人工知能(通称:AI)によって古いデモ音源から、亡くなっているジョン・レノンさんの声を抽出して完成。

ポールさんは、「完成したばかりだ。年内にリリースされるだろう」と話しています。

BBCなどによると、曲名は1978年にレノンさんが作曲した「Now And Then」である可能性が高いそうです。

ポールさんは「ジョンの声とピアノの音が入っていたが、AIでそれらを切り離すことができた。機械に、これが声で、これがギター音だと教え、ギター音を消してくれと指示をして」と最新の技術で楽曲の完成にまでこぎつけたことを明かしています。

ポールさんの発表に、SNSではさまざまな意見が書き込まれました。

「AI技術はすごいな。ビートルズの最後の新曲はどんなものに仕上がっているのか、楽しみだな」

「デモテープからまだ発掘できていなかった最後の曲。こういう使い方もあるんですね」

「ジョン・レノンの声をAIで作り出してまったく新しい曲を作るのかと思ったら、デモテープから声だけ分離して取り出すってことね。そのAIなら、私もよく音声編集で使ってます」

「AIもここまで来たかと。 フレディ・マーキュリーがレコーディングできなかった曲もAIの手を借りて世に出されないかな」

実はすでに、さまざまなアーティストをAI化させて制作された楽曲は世に数多く出ています。

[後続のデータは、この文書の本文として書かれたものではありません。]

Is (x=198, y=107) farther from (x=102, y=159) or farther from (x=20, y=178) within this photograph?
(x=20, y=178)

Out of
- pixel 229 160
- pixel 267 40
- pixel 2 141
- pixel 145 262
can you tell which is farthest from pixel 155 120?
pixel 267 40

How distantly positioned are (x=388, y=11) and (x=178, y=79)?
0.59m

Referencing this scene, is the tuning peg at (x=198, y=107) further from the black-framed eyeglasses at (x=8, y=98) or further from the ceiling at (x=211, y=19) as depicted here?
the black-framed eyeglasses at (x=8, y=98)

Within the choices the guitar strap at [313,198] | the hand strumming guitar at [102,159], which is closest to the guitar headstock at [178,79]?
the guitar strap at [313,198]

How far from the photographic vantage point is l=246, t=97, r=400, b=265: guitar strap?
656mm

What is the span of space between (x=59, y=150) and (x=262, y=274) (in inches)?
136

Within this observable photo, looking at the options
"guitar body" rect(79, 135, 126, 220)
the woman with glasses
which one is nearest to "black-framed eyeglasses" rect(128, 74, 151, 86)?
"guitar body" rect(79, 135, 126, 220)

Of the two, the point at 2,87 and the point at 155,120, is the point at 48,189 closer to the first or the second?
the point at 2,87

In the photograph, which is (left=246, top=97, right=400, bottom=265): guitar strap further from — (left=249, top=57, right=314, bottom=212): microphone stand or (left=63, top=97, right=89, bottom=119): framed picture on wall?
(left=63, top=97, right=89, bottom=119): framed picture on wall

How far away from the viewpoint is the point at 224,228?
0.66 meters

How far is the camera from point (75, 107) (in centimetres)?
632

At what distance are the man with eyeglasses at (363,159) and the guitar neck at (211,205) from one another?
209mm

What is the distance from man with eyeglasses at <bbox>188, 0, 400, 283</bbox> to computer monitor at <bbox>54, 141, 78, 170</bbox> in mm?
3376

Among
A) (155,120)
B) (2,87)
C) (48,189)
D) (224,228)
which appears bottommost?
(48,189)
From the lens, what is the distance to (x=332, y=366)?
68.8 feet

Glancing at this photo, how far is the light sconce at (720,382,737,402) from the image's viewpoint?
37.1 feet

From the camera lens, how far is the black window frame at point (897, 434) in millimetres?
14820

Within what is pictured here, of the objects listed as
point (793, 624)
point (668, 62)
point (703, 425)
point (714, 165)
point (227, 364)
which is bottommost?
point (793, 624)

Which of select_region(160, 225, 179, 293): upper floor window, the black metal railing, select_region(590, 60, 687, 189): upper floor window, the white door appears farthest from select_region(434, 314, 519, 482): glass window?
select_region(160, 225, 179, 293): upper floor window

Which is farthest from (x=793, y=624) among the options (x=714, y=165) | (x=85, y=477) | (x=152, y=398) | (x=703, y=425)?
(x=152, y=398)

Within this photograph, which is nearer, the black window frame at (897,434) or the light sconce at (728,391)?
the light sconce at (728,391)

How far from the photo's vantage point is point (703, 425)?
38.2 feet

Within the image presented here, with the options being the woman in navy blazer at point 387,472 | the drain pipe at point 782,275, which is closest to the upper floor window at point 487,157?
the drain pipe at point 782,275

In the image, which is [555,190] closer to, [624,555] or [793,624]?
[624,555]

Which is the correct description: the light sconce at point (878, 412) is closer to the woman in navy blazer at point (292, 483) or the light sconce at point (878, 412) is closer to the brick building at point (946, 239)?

イギリスのロックバンド、「オアシス」の架空アルバム『Aisis』がファンによってAI技術で制作され、本人のリアム・ギャラガーさんが反応したことも。

「Breezer」というバンドが作曲した音楽に、ギャラガーさんの声をAIで再現したボーカルをミックスした作品で本人は、Twitterで「全部は聴いていないけど、曲は聴いた。今世の中に出ている音楽より良い」と称賛しています。

また、アメリカのロックバンド、Nirvana(ニルヴァーナ)の新曲も作成。

アメリカのアーティストで人気YouTuberのFunkTurkeyさんがAIで制作したもので、『Nirvana風』の新曲 「Smother」を発表しました。

Nirvanaのヒット曲からいくつかのワードが流用させて、1990年代の『グランジ』のムードを再現してYouTubeで楽曲を公開されています。

ほかにも、起業家イーロン・マスクさんの元妻でアーティストのGrimesさんは4月24日、ロイヤリティを折半することを条件に、自分の声を自由に使って曲を作っていいとツイッターに投稿。

AIを用いた音楽はさまざまな曲で制作されており、日本では亡くなった「XJAPAN」のhideさんのデモ音源「子ギャル」を、生前発表した曲からボーカロイドのように声のみを使用して完成。

また、2019年には「AI美空ひばり」さんが『NHK紅白歌合戦』に出演し、秋元康さんが作詞した楽曲「あれから」を歌唱して話題となりました。

AIを用いて、亡くなったアーティストが“復活”するケースは今後も増えていきそうです。